> _SELECTED TEXT_

## START

We are already finding that this is a highly controversial issue with the public, and we have had a great deal of support. These are capitalist companies who care about the illusion of self-image, they don’t want to be linked to slavery, they don’t want customers boycotting them, and they certainly don’t want people picketing their stores.

At the first Campaign Against Prison Slavery conference on 1 February it was decided to hold a Day of Action to highlight the use of prison slavery by the large high-street chain Wilkinson’s, who despite trying to portray themselves as a company with ethics, are in fact a ruthless anti-union one, who run their stores with minimal staff whose wages they have recently cut.

The Wilkinson’s Day of Action was held on 5 April, with pickets of the Nottingham, Worthing, Leeds, Birmingham, and Luton stores. We distributed thousands of leaflets, put up posters, held up banners and placards exposing Wilkinson’s and generally made our presence felt. All the actions were extremely successful in terms of public interest and support, and Wilkinson’s management were clearly very upset by them.

Encouraged by the support, more Wilkinson’s pickets were quickly organised – on May Day in Leeds, Birmingham, Stratford and Blackwood (Gwent) on 3 May in Worthing, and on 10 May at Headingley. More are planned: for example, on Saturday 24 June there will be a national picket of Wilkinson’s in Leeds city centre, which we’d like as many people as possible to attend. The Birmingham group plans to picket Winson Green prison to highlight the issue, and the Leeds group hopes to picket Armley.

## END

> _RECORDED DATA_

## START

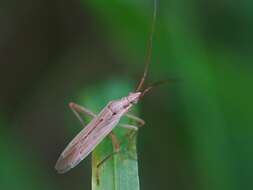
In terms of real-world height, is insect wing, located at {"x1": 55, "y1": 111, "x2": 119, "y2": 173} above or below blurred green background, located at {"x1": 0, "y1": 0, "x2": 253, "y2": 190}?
below

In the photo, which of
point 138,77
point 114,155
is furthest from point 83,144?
point 138,77

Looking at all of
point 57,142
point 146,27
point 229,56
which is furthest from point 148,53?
point 57,142

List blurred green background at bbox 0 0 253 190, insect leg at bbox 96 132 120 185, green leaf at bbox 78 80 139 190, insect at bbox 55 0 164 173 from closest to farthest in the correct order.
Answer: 1. green leaf at bbox 78 80 139 190
2. insect leg at bbox 96 132 120 185
3. insect at bbox 55 0 164 173
4. blurred green background at bbox 0 0 253 190

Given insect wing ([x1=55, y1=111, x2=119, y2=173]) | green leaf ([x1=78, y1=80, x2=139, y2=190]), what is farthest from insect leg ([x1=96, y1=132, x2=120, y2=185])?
insect wing ([x1=55, y1=111, x2=119, y2=173])

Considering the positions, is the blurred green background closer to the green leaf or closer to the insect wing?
the green leaf

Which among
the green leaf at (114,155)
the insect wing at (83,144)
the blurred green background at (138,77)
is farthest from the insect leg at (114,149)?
the blurred green background at (138,77)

## END

> _TASKS TO PERFORM_
1 > In the rows, from the line holding "Given insect wing" through the last row, inclusive, swap "insect leg" for "insect antenna" and write those lines out again with everything else left as it is.
2 > Pick up the account of the Wilkinson's pickets against prison slavery and continue it from its last sentence.

> _ANSWERS TO EACH TASK_
1 >
Given insect wing ([x1=55, y1=111, x2=119, y2=173]) | green leaf ([x1=78, y1=80, x2=139, y2=190]), what is farthest from insect antenna ([x1=96, y1=132, x2=120, y2=185])?
insect wing ([x1=55, y1=111, x2=119, y2=173])

Considering the positions, is the blurred green background closer to the green leaf or closer to the insect wing?
the green leaf

Which among
the green leaf at (114,155)
the insect wing at (83,144)
the blurred green background at (138,77)
is farthest from the insect antenna at (114,149)?
the blurred green background at (138,77)

2 >
There are Wilkinson’s stores all over the country, so it is easy enough for activists to organise their own actions. Just a few people with leaflets and placards helps to highlight what this company is doing. Let’s keep up the pressure.

We are already getting information from prisoners on other companies exploiting prison slavery. For example, we know Virgin is using prisoners at Lewes to pack headphones for their airline, while Ford prisoners are doing laundry for Butlins. The company who were using prisoners to fold paper party hats at Full Sutton was the Bishop Auckland firm, Thompsons Xmas Company, but prisoners there are currently working for Ard Electronics (tel: 01282 683000). Industrial Rubber plc (Fielder Drive, Fareham, Hants; tel: 01329 287955) is exploiting prisoners at several prisons, using them to do particularly mind-numbing work trimming rubber mouldings.

A relatively recent development in the prison slavery market is the use of prisoners to operate computers. In Rye Hill, for example, internet company Summit Media pays prisoners £9 per week, but charges its customers over £50,000 for two to three weeks’ work. On its website Summit Media stresses its reliability, but this sits incongruously with its use of slave labour. Readers may recall the fuss a couple of years ago when data from the 1901 census was posted on the internet; people were keen to find out what their ancestors were up to and the site was proving hugely popular. However it was quickly closed down when it was discovered that the data it contained was worthless – hardly surprising considering prisoners had been forced to input it!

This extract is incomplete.